<h1 align = 'center'> Hypertuning SVC Model </h1>
<h3 align = 'center'> Max Butler and Josh Jaeger </h3> 

In [13]:
import pandas as pd
import numpy as np
from sklearn.svm import SVC
from sklearn import neighbors
from sklearn import model_selection
from sklearn.neural_network import MLPClassifier
from sklearn.ensemble import RandomForestClassifier
from sklearn.naive_bayes import BernoulliNB

In [14]:
train_X_scale = pd.read_csv(r"../competition/train_X_scale.csv",index_col = 0)
train_y = pd.read_csv(r"../competition/train_y.csv",index_col = 0)

In [15]:
train_y = train_y['class'].to_numpy()

<h3> Tuning Random Forest </h3>

In [16]:
max_features = [7,9,13,15,17]
n_estimators = range(150,200,10)
criterion = ['gini', 'entropy']
bootstrap = [True, False]
param_grid = dict(max_features = max_features, n_estimators = n_estimators, criterion = criterion, bootstrap = bootstrap,
                  random_state = [1984])

In [17]:
rf = RandomForestClassifier()

In [18]:
gridrf = model_selection.GridSearchCV(estimator=rf, param_grid = param_grid, scoring = 'roc_auc', cv=5, n_jobs=-2)

In [19]:
gridrf.fit(train_X_scale, train_y)

GridSearchCV(cv=5, estimator=RandomForestClassifier(), n_jobs=-2,
             param_grid={'bootstrap': [True, False],
                         'criterion': ['gini', 'entropy'],
                         'max_features': [7, 9, 13, 15, 17],
                         'n_estimators': range(150, 200, 10),
                         'random_state': [1984]},
             scoring='roc_auc')

In [20]:
print("The best parameters are %s with a score of %0.2f"
      % (gridrf.best_params_, gridrf.best_score_))
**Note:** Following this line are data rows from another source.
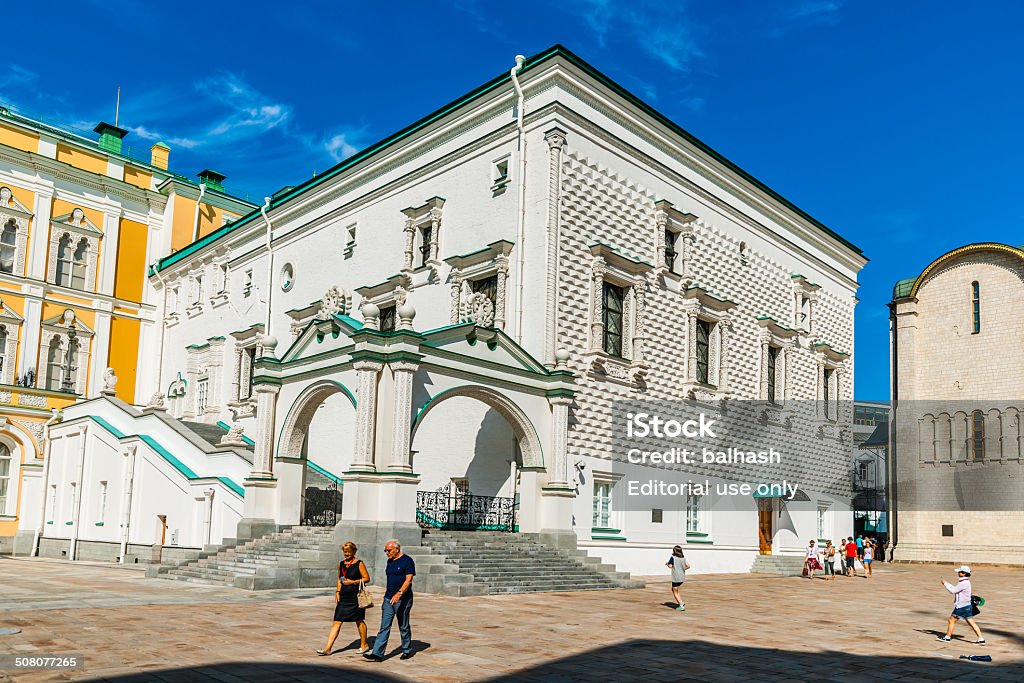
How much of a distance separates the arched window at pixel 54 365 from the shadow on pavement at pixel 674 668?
30.8m

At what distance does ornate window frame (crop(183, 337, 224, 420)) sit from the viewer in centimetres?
3381

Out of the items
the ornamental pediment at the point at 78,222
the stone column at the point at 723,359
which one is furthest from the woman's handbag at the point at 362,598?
the ornamental pediment at the point at 78,222

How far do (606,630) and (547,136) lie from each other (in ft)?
42.8

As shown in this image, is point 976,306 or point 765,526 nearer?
point 765,526

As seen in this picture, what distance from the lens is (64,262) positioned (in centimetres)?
3706

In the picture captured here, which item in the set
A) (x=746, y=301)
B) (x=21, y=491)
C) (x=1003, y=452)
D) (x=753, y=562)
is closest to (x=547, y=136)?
(x=746, y=301)

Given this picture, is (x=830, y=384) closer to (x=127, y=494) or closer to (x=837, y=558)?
(x=837, y=558)

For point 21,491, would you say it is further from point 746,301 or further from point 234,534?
point 746,301

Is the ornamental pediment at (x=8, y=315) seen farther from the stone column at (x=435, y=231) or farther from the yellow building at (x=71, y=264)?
the stone column at (x=435, y=231)

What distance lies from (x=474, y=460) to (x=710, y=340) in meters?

The best parameters are {'bootstrap': True, 'criterion': 'entropy', 'max_features': 7, 'n_estimators': 180, 'random_state': 1984} with a score of 0.99


<h3> Tune SVC </h3>

In [21]:
parameters = {'kernel':['linear','rbf','poly'],
              'C':[0.001,0.005,0.01,0.025,0.05,1,5,10,100],
              'gamma':[0.01,0.02,0.03,0.04,0.05,0.10,0.2,0.3,0.4,0.5]}

In [22]:
svc = SVC(random_state=1984)

In [23]:
grid_svc = model_selection.GridSearchCV(svc, parameters, scoring="roc_auc", cv = 5, n_jobs=-2)

In [24]:
grid_svc.fit(train_X_scale, train_y)

GridSearchCV(cv=5, estimator=SVC(random_state=1984), n_jobs=-2,
             param_grid={'C': [0.001, 0.005, 0.01, 0.025, 0.05, 1, 5, 10, 100],
                         'gamma': [0.01, 0.02, 0.03, 0.04, 0.05, 0.1, 0.2, 0.3,
                                   0.4, 0.5],
                         'kernel': ['linear', 'rbf', 'poly']},
             scoring='roc_auc')

In [25]:
print("The best parameters are %s with a score of %0.2f"
      % (grid_svc.best_params_, grid_svc.best_score_))
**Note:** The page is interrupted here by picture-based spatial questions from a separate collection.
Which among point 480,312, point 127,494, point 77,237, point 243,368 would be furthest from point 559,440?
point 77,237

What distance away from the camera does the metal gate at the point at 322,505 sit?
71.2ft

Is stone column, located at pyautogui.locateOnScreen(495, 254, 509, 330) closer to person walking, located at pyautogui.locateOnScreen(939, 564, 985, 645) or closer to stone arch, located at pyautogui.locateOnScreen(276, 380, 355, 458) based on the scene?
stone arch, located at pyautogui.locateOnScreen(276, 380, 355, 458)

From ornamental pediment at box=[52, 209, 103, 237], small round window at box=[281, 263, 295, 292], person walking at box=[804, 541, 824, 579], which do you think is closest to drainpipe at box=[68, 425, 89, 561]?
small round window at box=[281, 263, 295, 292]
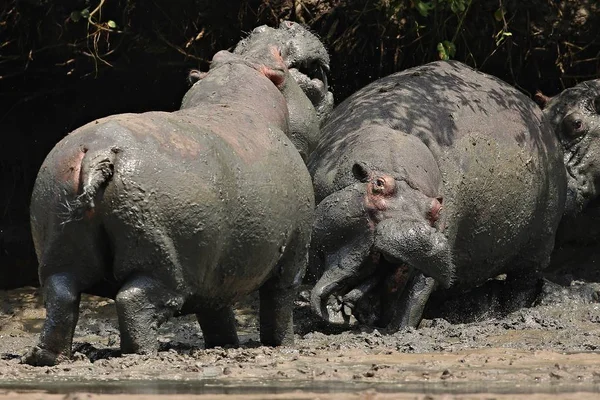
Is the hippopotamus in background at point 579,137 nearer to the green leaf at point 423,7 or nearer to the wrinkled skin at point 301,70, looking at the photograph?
the green leaf at point 423,7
The best parameters are {'C': 100, 'gamma': 0.4, 'kernel': 'rbf'} with a score of 0.97


In [26]:
## Test to see if there is improvement with a higher C
parameters = {'kernel':['rbf'],
              'C':[100, 200, 300, 400],
              'gamma':[0.3,0.35,0.4,0.45]}

In [27]:
grid_svc = model_selection.GridSearchCV(svc, parameters, scoring="roc_auc", cv = 5, n_jobs=-2)

In [28]:
grid_svc.fit(train_X_scale, train_y)

GridSearchCV(cv=5, estimator=SVC(random_state=1984), n_jobs=-2,
             param_grid={'C': [100, 200, 300, 400],
                         'gamma': [0.3, 0.35, 0.4, 0.45], 'kernel': ['rbf']},
             scoring='roc_auc')

In [29]:
print("The best parameters are %s with a score of %0.2f"
      % (grid_svc.best_params_, grid_svc.best_score_))

The best parameters are {'C': 400, 'gamma': 0.3, 'kernel': 'rbf'} with a score of 0.97


<h3> Tune Neural Network </h3>

In [30]:
ann = MLPClassifier(solver = 'sgd', max_iter=1500, early_stopping=True, tol =2e-4, random_state=1984)

In [31]:
parameters = {'activation':['identity','logistic','tanh','relu'], 'solver':['lbfgs', 'sgd', 'adam']}

In [32]:
grid_ann = model_selection.GridSearchCV(ann, parameters, scoring="roc_auc", cv=5, n_jobs=-2)

In [33]:
grid_ann.fit(train_X_scale, train_y)

GridSearchCV(cv=5,
             estimator=MLPClassifier(early_stopping=True, max_iter=1500,
                                     random_state=1984, solver='sgd',
                                     tol=0.0002),
             n_jobs=-2,
             param_grid={'activation': ['identity', 'logistic', 'tanh', 'relu'],
                         'solver': ['lbfgs', 'sgd', 'adam']},
             scoring='roc_auc')

In [34]:
print("The best parameters are %s with a score of %0.2f"
      % (grid_ann.best_params_, grid_ann.best_score_))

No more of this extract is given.